自分の思い通りにならないナオミを責め立てて、だんだんと嫉妬にかられていくところは、ああ、やっぱりそうなるよねえ・・と痛々しかった。

自分が追いだしたナオミの不在を嘆くところも切なかったし、追い出したナオミがひょっこり荷物を取りに帰ってきた時、「なんでもするから。やっぱりここにいてほしい」と懇願するところは観ていて悲しくなりました。

 

その時、ナオミが、20歳の自分からしたら45歳のあんたはババアだよ、色気づいてんなよ、気持ち悪い、というようなことを言い捨てるんですが、ここも、逆転版ゆえというか、男の方が年上というのは成立するけど、25歳年上の女を性的対象としてみれるかというと、まあ、難しいだろうなあ・・と思いますが、それを言われた「私」がとても傷ついたのはわかりました。

 

そして、逆上した「私」は、ナオミの首を絞めて殺そうとしますが、その時、ナオミの身体が反応していることに気づき、ナオミの上に覆いかぶさります。

その時の「私」の勝ち誇ったような顔。

やがて、「私」は、45歳で出産し、48歳の今、3歳のナオミを育てている、という独白がありました。

子供を宿す、ということは女にしかできないわけで、これは・・「私」の勝利なんでしょうか?

でも、少年のナオミを自分の思うような男にしようとしたり、今また自分が産んだ子をコントロールしようとしている、そのエゴイズムは怖い気がします。

 

ナオミを演じた福本雄樹さん、繊細さと、不敵さと美しさが入り混じった人物像が魅力的でした。ただ、はじめて登場した時の姿が、フードをかぶっていて顔が見えなくても、すでに「男」だと感じたので、もう少し、野良犬のような少年性があったらよかったな、と思いました。

バーのマスターやナオミの友人を演じた山岸門人さん、その演じ分けや、穏やかで確実な演技が良かったです。

 

チェロの生演奏を取り入れたり、能を意識した演出もあったり、また文学的に描こうとしたところもあったようだったりと、いろいろな試みをしていることがわかりましたが、少しテイストがばらばらな感じはありました。
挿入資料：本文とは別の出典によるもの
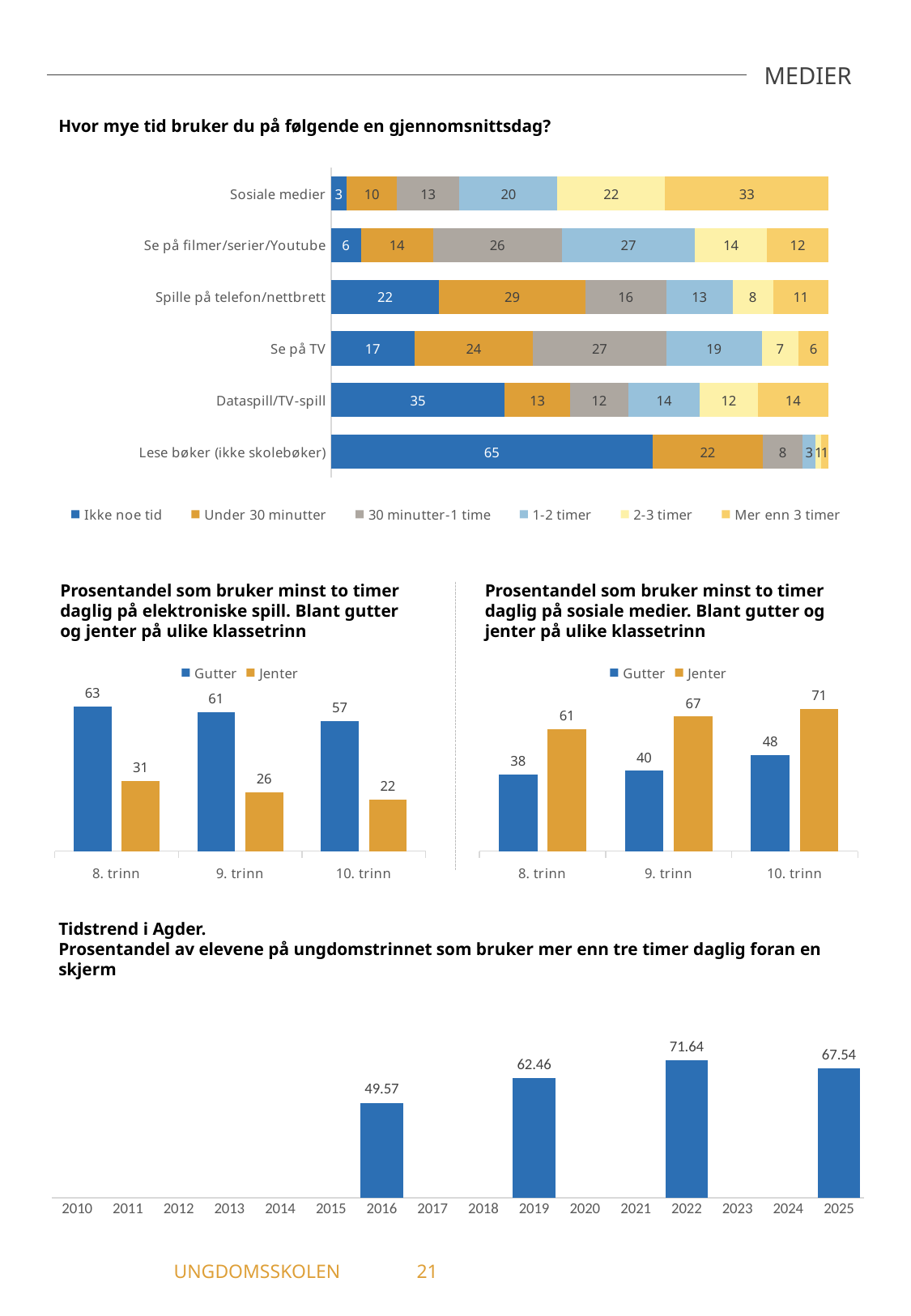
In the chart 'Prosentandel som bruker minst to timer daglig på elektroniske spill', what is the value for Jenter in 9. trinn? 26 In the chart 'Prosentandel som bruker minst to timer daglig på elektroniske spill', what is the difference between Gutter and Jenter in 8. trinn? 32 In the chart 'Prosentandel som bruker minst to timer daglig på sosiale medier', which group has the highest value in 10. trinn? Jenter In the chart 'Prosentandel som bruker minst to timer daglig på elektroniske spill', do the Gutter values rise or fall from 8. trinn to 10. trinn? fall In the chart 'Hvor mye tid bruker du på følgende en gjennomsnittsdag?', what is the value for 'Under 30 minutter' for Spille på telefon/nettbrett? 29 In the chart 'Prosentandel som bruker minst to timer daglig på sosiale medier', what is the value for Gutter in 9. trinn? 40 In the chart 'Hvor mye tid bruker du på følgende en gjennomsnittsdag?', what is the value for 'Mer enn 3 timer' for Sosiale medier? 33 In the chart 'Tidstrend i Agder', what is the value for 2022? 71.64 In the chart 'Tidstrend i Agder', what kind of chart is shown? bar chart In the chart 'Hvor mye tid bruker du på følgende en gjennomsnittsdag?', how many series does the legend list? 6 In the chart 'Hvor mye tid bruker du på følgende en gjennomsnittsdag?', which category has the highest value for 'Ikke noe tid'? Lese bøker (ikke skolebøker) In the chart 'Tidstrend i Agder', which year has the lowest value? 2016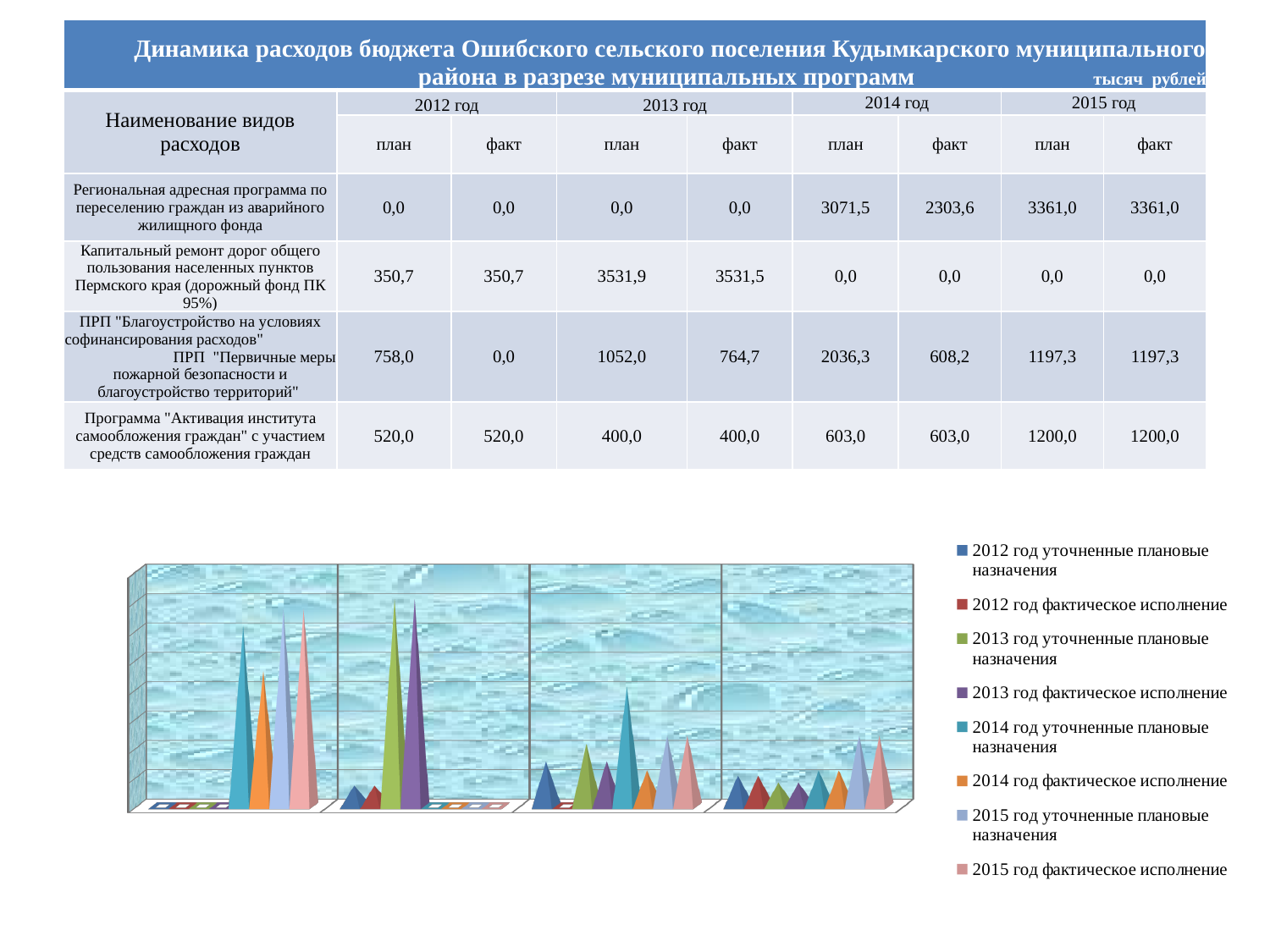
What is the first entry in the chart legend? 2012 год уточненные плановые назначения How many groups of bars are plotted along the x axis of the chart? 4 In the third group of bars from the left, which series has the tallest bar? 2014 год уточненные плановые назначения What kind of chart is shown on the slide? bar chart In the third group of bars from the left, which is larger: the bar for 2014 год уточненные плановые назначения or the bar for 2014 год фактическое исполнение? 2014 год уточненные плановые назначения In the second group of bars from the left, which is larger: the bar for 2013 год уточненные плановые назначения or the bar for 2012 год фактическое исполнение? 2013 год уточненные плановые назначения What is the last entry in the chart legend? 2015 год фактическое исполнение How many series does the chart legend list? 8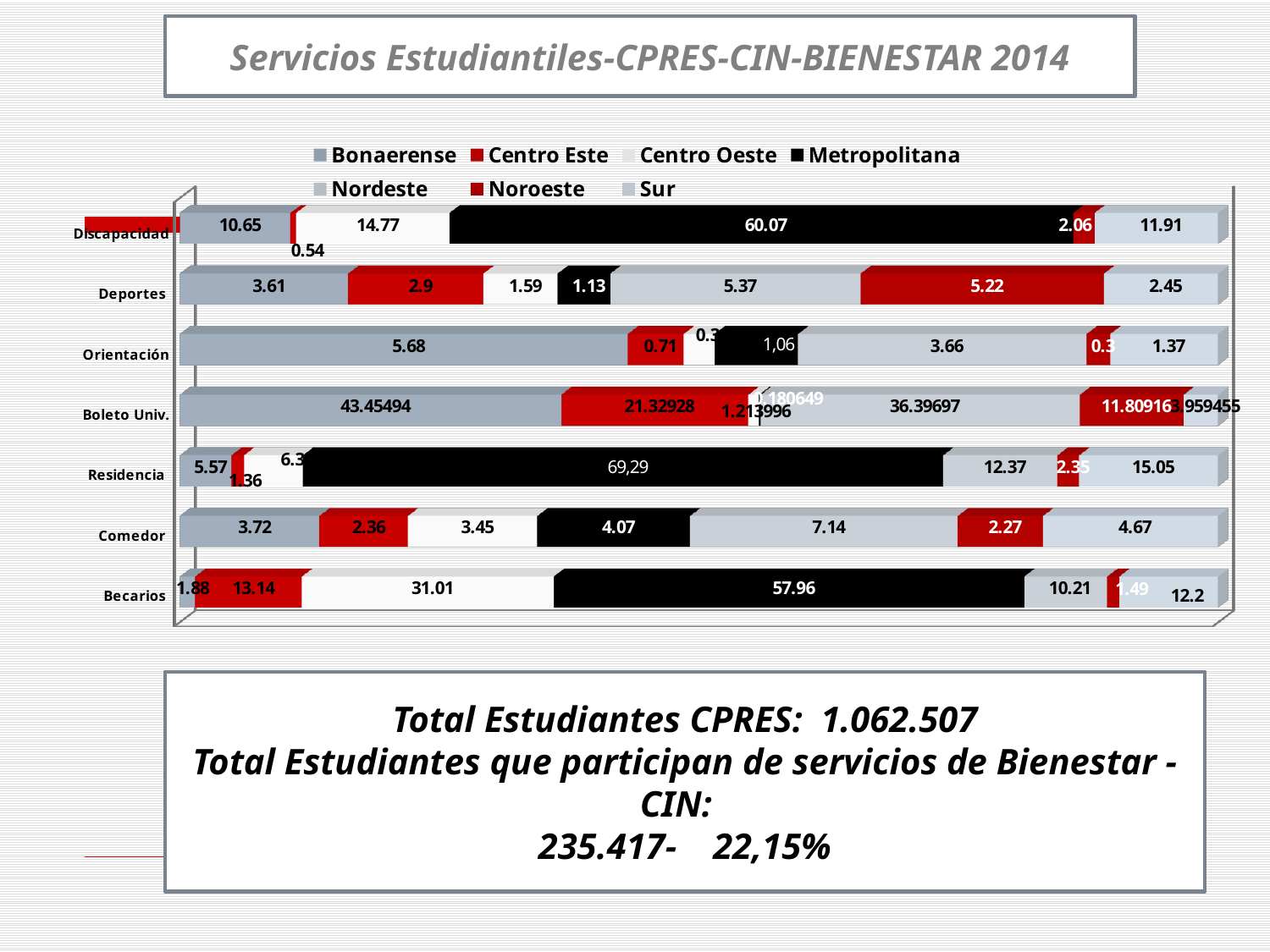
How many service categories are plotted on the chart? 7 What is the Noroeste value for Deportes? 5.22 What is the Sur value for Residencia? 15.05 How many series does the legend list? 7 Which region has the largest segment in the Boleto Univ. bar? Bonaerense What is the Metropolitana value for Discapacidad? 60.07 What is the Centro Oeste value for Becarios? 31.01 What is the difference between the Metropolitana value for Discapacidad and the Metropolitana value for Becarios? 2.11 What kind of chart is shown on the slide? Stacked bar chart In the Comedor bar, which is larger: the Nordeste value or the Sur value? Nordeste Which region has the largest segment in the Becarios bar? Metropolitana What is the Nordeste value for Boleto Univ.? 36.39697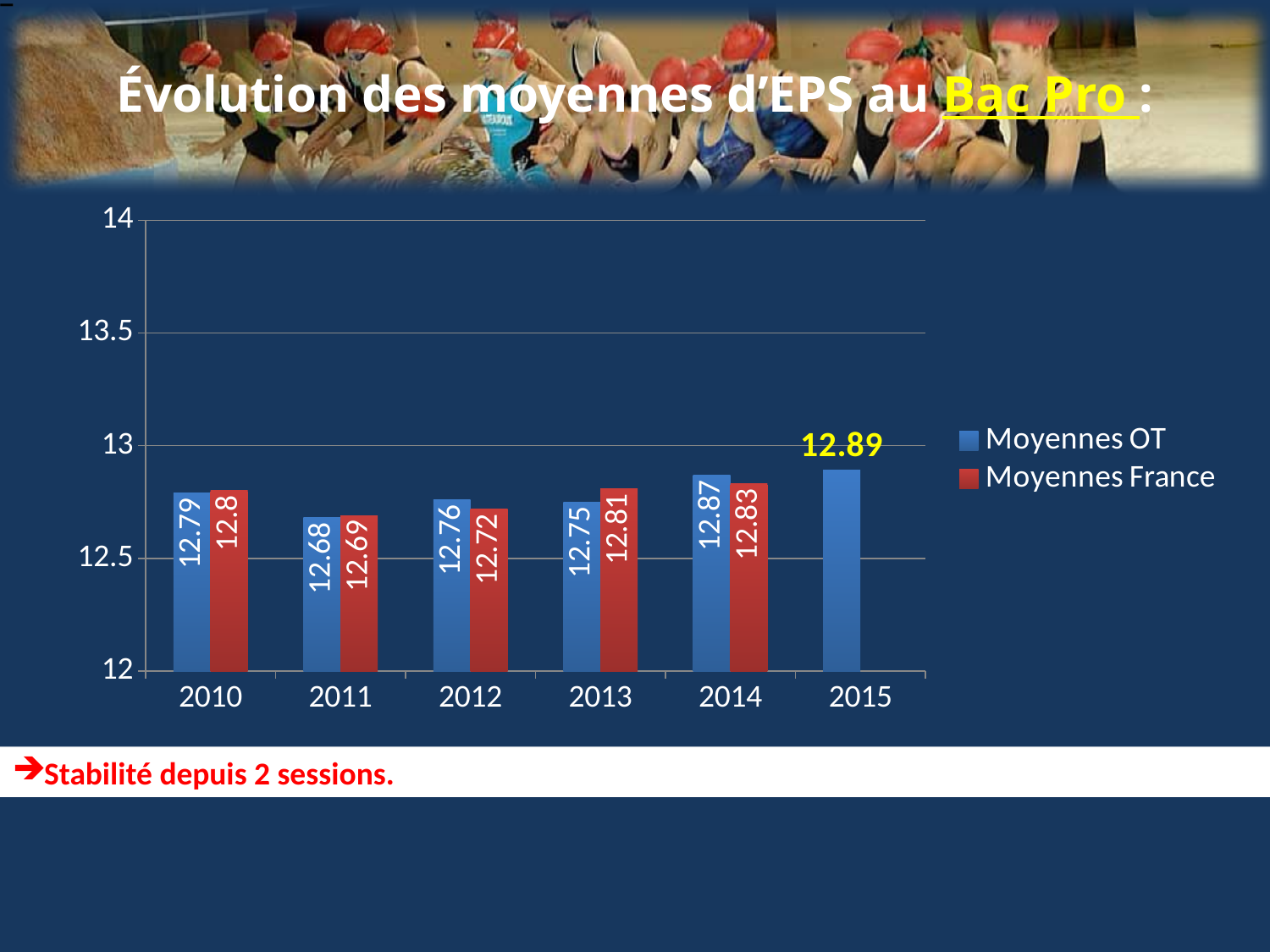
What is the value of Moyennes OT for 2011? 12.68 Which year has the lowest Moyennes France value? 2011 What is the value of Moyennes France for 2010? 12.8 What is the difference between Moyennes OT in 2015 and Moyennes OT in 2014? 0.02 Is the value of Moyennes OT for 2015 greater or less than 13? less What is the value of Moyennes France for 2013? 12.81 Which is larger in 2013, Moyennes OT or Moyennes France? Moyennes France What is the value of Moyennes OT for 2015? 12.89 What kind of chart is shown on the slide? Bar chart Which year has the highest Moyennes OT value? 2015 How many years are shown on the x axis? 6 How many series does the legend list? 2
あと、これは意図的なものかもしれませんが、安藤玉恵さんの一人芝居というようにも見えました。

が、歓びや苦しみ、執着、嫉妬など、くるくる変わる感情の表現が豊かで、安藤玉恵さんの魅力を満喫しました。

 

この作品は、出産や母性など、40歳だからこそ、直面する揺れ動く心理が描かれていて、この生誕企画は、年齢の節目ごとにやるようなので、50歳になった時にはどんな物語が生まれるのかな?と興味を覚えます。